READING TEXT -
This is contained in Ephes. iv. 16: “From which the whole body fitly framed together,
and compacted by that which every joint supplieth, according to the effectual working in
the measure of every part, maketh increase of the body unto the edifying of itself in love.”
In the first place, the apostle does full justice to the divine ordinance and honors the divine
disposition in the “joining together” and “Compacting “and “joints of supply”; and then,
by this clearly defined path, he returns with the words, “To the edifying of itself in love,” to
the deep mystery of this holy intimacy.
It is easy to cultivate love without regarding the truth. It requires neither conflict nor
exertion. We simply file down every rough place and rub away every wrinkle; and at last
nothing remains to oppose love. But in that way the Lord’s disposition is simply set aside,
His ordinance made of no effect, and His truth stumbles in the street. But if you acknowledge
the truth and the divine counsel and disposition; if you do not cavil at the divine ordinance
and arrangement; if you do not plane, file, and level, but seek the union of spirits in such a
way that together they form a whole, so that the teeth of the wheels always clasp each oth-
er—then the cultivation of love meets many more obstacles and requires infinitely more
care and labor. But finally it will be crowned with the glorious success of obtaining love
without sacrificing divine truth.

Spatial question entries:
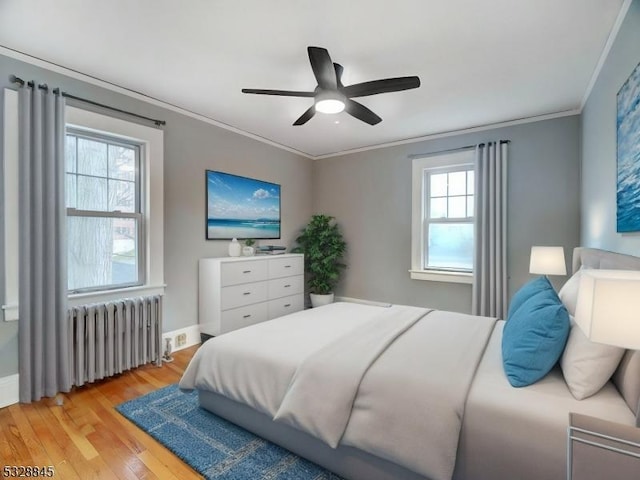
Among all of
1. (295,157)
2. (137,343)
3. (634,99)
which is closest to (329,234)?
(295,157)

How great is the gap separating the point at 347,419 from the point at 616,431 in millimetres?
971

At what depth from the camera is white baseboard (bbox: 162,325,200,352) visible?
3300mm

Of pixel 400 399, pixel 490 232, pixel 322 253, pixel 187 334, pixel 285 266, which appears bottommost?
→ pixel 187 334

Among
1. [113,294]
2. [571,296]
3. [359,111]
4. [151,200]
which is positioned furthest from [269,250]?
[571,296]

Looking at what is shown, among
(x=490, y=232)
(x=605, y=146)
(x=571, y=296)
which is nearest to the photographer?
(x=571, y=296)

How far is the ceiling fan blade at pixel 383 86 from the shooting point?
204cm

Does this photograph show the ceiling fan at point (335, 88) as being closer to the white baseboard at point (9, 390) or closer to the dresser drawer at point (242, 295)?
the dresser drawer at point (242, 295)

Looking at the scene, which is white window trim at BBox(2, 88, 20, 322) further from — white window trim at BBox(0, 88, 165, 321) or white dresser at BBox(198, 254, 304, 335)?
white dresser at BBox(198, 254, 304, 335)

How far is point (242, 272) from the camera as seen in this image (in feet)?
11.9

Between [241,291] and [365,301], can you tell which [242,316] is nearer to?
[241,291]

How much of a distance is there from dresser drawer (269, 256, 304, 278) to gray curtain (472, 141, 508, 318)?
2.29 metres

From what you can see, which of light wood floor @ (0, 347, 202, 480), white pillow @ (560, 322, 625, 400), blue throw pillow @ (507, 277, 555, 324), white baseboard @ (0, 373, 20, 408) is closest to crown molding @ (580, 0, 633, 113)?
blue throw pillow @ (507, 277, 555, 324)

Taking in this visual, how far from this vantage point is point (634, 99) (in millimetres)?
1710

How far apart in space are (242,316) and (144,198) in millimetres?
1632
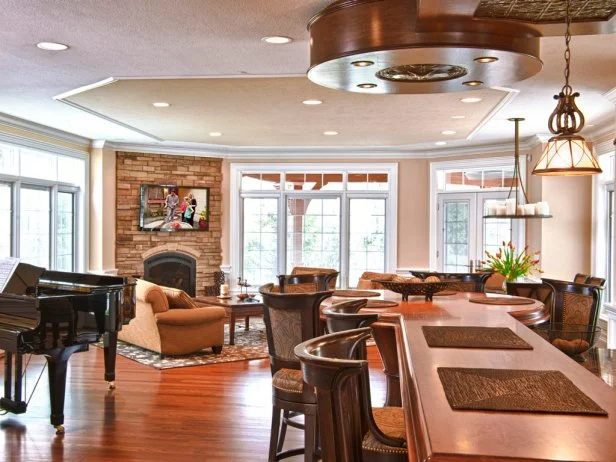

TO BE DONE -
• a. Answer these questions about the passage on love and truth:
(i) Which verse of Ephesians does the passage cite?
(ii) What does the passage say it requires to cultivate love without regarding the truth?
(iii) With what will the more careful cultivation of love finally be crowned?
• b. Quote the passage on love and truth between "It is easy to" and "sacrificing divine truth.", inclusive.

SOLUTION SET -
• a.
(i) Ephes. iv. 16
(ii) Neither conflict nor exertion
(iii) The glorious success of obtaining love without sacrificing divine truth

• b.
It is easy to cultivate love without regarding the truth. It requires neither conflict nor
exertion. We simply file down every rough place and rub away every wrinkle; and at last
nothing remains to oppose love. But in that way the Lord’s disposition is simply set aside,
His ordinance made of no effect, and His truth stumbles in the street. But if you acknowledge
the truth and the divine counsel and disposition; if you do not cavil at the divine ordinance
and arrangement; if you do not plane, file, and level, but seek the union of spirits in such a
way that together they form a whole, so that the teeth of the wheels always clasp each oth-
er—then the cultivation of love meets many more obstacles and requires infinitely more
care and labor. But finally it will be crowned with the glorious success of obtaining love
without sacrificing divine truth.